Rehabilitation is essential and critical for post-stroke patients, addressing both physical and cognitive aspects. Stroke predominantly affects older adults, with 75% of cases occurring in individuals aged 65 and older, underscoring the urgent need for tailored rehabilitation strategies in aging populations. Despite the critical role therapists play in evaluating rehabilitation progress and ensuring the effectiveness of treatment, current assessment methods can often be subjective, inconsistent, and time-consuming, leading to delays in adjusting therapy protocols. This study aims to address these challenges by providing a solution for consistent and timely analysis. Specifically, we perform temporal segmentation of video recordings to capture detailed activities during stroke patients' rehabilitation. The main application scenario motivating this study is the clinical assessment of daily tabletop object interactions, which are crucial for post-stroke physical rehabilitation. To achieve this, we present a framework that leverages the biomechanics of movement during therapy sessions. Our solution divides the process into two main tasks: 2D keypoint detection to track patients' physical movements, and 1D time-series temporal segmentation to analyze these movements over time. This dual approach enables automated labeling with only a limited set of real-world data, addressing the challenges of variability in patient movements and limited dataset availability. By tackling these issues, our method shows strong potential for practical deployment in physical therapy settings, enhancing the speed and accuracy of rehabilitation assessments.

Paper Structure

This paper contains 13 sections, 1 equation, 5 figures, 2 tables.

Figures (5)

  • Figure 1: Overview of the three-phase process for temporal keypoint-based video action segmentation using a transformer model. This includes the detection of keypoints (such as object centers and hand landmarks), the refinement of the detected outcomes, and the use of the refined time-series data to train a transformer-based model for accurate timestamp prediction.
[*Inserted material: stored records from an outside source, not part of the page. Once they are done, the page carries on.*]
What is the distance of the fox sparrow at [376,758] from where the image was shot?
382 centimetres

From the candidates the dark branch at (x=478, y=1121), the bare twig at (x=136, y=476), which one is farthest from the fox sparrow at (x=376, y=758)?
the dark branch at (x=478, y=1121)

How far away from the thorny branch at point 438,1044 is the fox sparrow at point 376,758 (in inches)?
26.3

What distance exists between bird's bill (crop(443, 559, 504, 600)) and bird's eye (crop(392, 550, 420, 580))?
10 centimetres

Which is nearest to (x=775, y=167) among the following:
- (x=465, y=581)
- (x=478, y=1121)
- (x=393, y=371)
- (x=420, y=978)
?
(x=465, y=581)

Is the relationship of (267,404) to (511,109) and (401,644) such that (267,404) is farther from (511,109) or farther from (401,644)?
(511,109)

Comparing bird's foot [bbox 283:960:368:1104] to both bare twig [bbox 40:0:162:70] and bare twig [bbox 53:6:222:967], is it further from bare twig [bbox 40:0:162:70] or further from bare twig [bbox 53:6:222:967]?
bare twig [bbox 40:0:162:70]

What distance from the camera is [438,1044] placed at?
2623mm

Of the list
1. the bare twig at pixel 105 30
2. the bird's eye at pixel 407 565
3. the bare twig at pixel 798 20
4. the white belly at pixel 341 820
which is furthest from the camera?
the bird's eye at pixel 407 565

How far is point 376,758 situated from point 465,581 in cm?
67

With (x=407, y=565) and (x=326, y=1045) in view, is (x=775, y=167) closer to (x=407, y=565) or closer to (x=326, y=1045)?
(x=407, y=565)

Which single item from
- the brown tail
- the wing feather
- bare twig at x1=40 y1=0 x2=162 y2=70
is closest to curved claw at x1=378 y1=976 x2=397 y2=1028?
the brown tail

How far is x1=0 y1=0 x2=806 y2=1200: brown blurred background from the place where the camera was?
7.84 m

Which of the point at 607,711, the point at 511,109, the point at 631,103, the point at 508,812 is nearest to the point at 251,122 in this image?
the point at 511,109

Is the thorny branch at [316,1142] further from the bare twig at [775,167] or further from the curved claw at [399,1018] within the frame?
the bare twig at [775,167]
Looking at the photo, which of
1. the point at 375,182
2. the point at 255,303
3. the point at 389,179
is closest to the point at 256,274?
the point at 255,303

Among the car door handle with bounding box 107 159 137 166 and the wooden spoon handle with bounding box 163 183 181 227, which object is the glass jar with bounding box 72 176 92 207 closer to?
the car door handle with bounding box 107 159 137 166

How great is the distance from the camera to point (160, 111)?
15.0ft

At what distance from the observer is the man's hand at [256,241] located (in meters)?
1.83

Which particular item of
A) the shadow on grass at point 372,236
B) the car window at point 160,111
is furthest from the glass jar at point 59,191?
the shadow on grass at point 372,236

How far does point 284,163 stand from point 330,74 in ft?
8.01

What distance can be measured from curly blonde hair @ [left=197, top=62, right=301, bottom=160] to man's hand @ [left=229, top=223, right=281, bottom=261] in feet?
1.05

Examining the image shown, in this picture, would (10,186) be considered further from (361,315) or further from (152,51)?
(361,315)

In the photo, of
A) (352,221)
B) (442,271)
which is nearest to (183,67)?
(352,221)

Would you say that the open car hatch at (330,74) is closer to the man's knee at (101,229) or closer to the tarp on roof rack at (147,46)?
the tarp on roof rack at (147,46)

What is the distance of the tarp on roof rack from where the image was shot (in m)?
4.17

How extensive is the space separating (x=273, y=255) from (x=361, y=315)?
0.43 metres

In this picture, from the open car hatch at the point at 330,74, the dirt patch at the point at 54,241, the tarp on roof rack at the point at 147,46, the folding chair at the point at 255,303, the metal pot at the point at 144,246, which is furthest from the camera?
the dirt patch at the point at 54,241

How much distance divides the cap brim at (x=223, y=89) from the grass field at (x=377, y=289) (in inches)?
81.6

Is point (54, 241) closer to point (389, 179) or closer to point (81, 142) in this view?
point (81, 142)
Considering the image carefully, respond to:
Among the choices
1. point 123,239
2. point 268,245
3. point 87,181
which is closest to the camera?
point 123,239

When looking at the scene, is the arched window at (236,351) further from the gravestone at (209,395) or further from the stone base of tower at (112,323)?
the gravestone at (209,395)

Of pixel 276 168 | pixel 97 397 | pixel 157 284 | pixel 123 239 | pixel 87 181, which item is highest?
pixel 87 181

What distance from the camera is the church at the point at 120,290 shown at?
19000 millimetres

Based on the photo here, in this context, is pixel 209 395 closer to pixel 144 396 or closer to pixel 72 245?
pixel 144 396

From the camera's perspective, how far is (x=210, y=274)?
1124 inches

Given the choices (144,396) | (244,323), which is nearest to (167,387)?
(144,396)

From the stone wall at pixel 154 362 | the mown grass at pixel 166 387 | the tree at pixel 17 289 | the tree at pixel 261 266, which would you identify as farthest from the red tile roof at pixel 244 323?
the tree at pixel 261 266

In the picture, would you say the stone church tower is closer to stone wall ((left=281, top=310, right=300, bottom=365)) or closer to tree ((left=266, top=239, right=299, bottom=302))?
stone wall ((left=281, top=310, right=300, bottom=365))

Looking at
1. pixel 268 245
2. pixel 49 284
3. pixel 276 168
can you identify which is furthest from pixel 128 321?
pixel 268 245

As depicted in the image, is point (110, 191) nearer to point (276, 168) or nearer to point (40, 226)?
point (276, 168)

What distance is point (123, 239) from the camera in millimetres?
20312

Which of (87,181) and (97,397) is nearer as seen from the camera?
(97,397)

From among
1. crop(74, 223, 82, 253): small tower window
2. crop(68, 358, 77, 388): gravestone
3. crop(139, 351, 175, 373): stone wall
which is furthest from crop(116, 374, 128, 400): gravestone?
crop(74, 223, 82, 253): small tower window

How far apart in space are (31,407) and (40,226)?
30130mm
  • Figure 2: The results of object and hand landmark detection on a sample frame extracted from a video. The left image shows the input frame, the middle image displays the object detection results obtained by TridentNet, and the right image visualizes the 21 hand keypoints extracted using MediaPipe.
  • Figure 3: Camera settings used for collecting video data. Three cameras are positioned orthogonal to each other. Data from the left and right cameras is classified based on the patient's hand usage: palm-facing data is contralateral while back-of-the-hand-facing data is ipsilateral.
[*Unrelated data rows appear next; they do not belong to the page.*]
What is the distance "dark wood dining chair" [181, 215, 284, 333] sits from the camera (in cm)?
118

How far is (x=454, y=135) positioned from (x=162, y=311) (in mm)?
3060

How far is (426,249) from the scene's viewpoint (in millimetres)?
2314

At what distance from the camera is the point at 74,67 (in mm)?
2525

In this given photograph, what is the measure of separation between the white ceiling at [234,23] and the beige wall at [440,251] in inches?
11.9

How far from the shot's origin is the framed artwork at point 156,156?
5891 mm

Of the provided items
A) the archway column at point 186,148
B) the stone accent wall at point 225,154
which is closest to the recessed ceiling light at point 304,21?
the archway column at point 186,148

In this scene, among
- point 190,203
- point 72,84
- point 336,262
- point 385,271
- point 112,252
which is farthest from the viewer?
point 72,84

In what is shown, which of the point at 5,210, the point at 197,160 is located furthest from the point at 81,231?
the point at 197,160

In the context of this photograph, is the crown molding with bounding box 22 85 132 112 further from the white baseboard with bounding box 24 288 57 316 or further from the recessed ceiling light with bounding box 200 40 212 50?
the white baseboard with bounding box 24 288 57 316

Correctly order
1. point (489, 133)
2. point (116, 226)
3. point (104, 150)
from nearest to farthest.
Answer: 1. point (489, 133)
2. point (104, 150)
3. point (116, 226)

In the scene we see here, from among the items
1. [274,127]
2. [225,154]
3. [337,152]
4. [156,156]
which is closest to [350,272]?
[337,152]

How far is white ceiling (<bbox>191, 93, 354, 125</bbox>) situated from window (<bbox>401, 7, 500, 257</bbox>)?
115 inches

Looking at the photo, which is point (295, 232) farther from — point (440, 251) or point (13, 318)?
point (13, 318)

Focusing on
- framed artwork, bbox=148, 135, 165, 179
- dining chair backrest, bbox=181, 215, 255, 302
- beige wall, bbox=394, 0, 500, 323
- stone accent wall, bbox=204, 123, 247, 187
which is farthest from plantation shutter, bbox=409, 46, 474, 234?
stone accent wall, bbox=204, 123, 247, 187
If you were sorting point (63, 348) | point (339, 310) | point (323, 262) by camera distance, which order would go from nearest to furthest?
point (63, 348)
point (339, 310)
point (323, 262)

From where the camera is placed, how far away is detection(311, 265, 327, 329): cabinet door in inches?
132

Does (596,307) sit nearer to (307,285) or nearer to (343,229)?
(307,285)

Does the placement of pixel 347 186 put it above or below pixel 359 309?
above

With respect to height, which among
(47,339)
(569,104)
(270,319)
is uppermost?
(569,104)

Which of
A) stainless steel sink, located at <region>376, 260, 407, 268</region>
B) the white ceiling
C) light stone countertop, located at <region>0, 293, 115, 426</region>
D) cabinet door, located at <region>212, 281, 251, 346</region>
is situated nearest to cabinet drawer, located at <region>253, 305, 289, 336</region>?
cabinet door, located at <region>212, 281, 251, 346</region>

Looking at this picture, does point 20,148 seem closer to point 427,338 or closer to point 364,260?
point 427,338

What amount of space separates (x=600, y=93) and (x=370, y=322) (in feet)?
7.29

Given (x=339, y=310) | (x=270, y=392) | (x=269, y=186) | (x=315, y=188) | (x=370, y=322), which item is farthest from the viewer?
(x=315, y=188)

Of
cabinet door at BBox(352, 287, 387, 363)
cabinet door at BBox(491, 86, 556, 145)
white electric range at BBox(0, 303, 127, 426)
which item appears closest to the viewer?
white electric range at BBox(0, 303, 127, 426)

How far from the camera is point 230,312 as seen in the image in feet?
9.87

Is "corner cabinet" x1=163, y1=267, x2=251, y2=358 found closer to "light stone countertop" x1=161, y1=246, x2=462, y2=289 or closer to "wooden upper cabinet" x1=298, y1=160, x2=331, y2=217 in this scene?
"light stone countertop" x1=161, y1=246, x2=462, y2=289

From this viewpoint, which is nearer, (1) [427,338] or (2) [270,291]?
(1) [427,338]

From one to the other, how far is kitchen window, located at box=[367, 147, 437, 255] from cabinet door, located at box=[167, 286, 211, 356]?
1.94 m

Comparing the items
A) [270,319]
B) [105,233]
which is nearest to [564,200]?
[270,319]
  • Figure 4: The attention map for contralateral view data. The 10 images on the left show the attention scores of a single head across each of the 10 encoder layers of the Trans10 model. These images reveal how the attention scores evolve with increasing layer depth. The right image presents the average attention scores across the 8 heads of the multi-head attention module in the final encoder layer. This visualization highlights the aggregated attention patterns after processing through all encoder layers.
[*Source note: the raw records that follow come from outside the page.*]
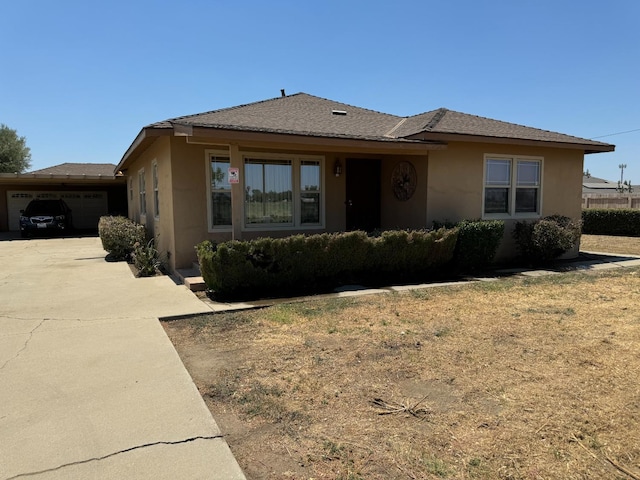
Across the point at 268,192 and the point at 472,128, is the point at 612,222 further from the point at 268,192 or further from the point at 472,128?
the point at 268,192

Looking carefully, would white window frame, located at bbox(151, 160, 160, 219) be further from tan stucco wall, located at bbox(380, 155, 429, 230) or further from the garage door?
the garage door

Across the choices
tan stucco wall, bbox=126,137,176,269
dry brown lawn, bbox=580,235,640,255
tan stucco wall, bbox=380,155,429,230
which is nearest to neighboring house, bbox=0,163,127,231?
tan stucco wall, bbox=126,137,176,269

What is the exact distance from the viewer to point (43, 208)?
67.0 feet

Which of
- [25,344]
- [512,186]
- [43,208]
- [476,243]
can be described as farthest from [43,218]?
[512,186]

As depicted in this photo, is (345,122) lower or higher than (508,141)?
higher

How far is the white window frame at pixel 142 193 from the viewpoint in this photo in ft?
42.5

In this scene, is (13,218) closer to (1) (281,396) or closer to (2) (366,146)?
(2) (366,146)

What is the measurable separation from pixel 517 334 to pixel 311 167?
6.06m

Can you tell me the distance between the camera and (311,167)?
9.84 metres

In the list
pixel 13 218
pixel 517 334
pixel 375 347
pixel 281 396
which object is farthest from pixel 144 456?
pixel 13 218

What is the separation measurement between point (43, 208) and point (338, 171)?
55.5ft

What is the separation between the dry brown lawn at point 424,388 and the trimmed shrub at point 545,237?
340 centimetres

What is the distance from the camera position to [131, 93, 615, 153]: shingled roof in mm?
8289

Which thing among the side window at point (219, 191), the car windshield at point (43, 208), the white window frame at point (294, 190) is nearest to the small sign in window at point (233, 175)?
the white window frame at point (294, 190)
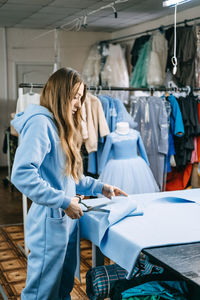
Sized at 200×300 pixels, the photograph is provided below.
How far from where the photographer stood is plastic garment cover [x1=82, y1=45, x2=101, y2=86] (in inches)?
275

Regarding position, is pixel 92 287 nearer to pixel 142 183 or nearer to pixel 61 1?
pixel 142 183

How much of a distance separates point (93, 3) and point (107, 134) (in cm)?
207

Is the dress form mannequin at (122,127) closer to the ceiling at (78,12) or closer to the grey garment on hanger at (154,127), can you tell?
the grey garment on hanger at (154,127)

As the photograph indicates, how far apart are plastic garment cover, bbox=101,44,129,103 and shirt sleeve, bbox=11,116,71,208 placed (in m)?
4.86

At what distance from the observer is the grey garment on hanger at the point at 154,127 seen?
414 cm

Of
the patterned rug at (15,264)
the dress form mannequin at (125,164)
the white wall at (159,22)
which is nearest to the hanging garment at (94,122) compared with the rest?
the dress form mannequin at (125,164)

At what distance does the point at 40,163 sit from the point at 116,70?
5.14m

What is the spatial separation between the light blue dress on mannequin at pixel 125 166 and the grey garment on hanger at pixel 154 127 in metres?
0.49

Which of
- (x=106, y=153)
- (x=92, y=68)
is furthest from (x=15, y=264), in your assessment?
(x=92, y=68)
  • Figure 5: Qualitative results of temporal segmentation. The top row of plots displays the actual segment labels of the data, while the bottom row presents the predicted results. The leftmost plot is a sample from the top view data, the middle plot shows an example from the contralateral view data, and the rightmost plot represents the ipsilateral view data. These plots provide a visual comparison between the ground truth segmentations and the model's predictions across different perspectives.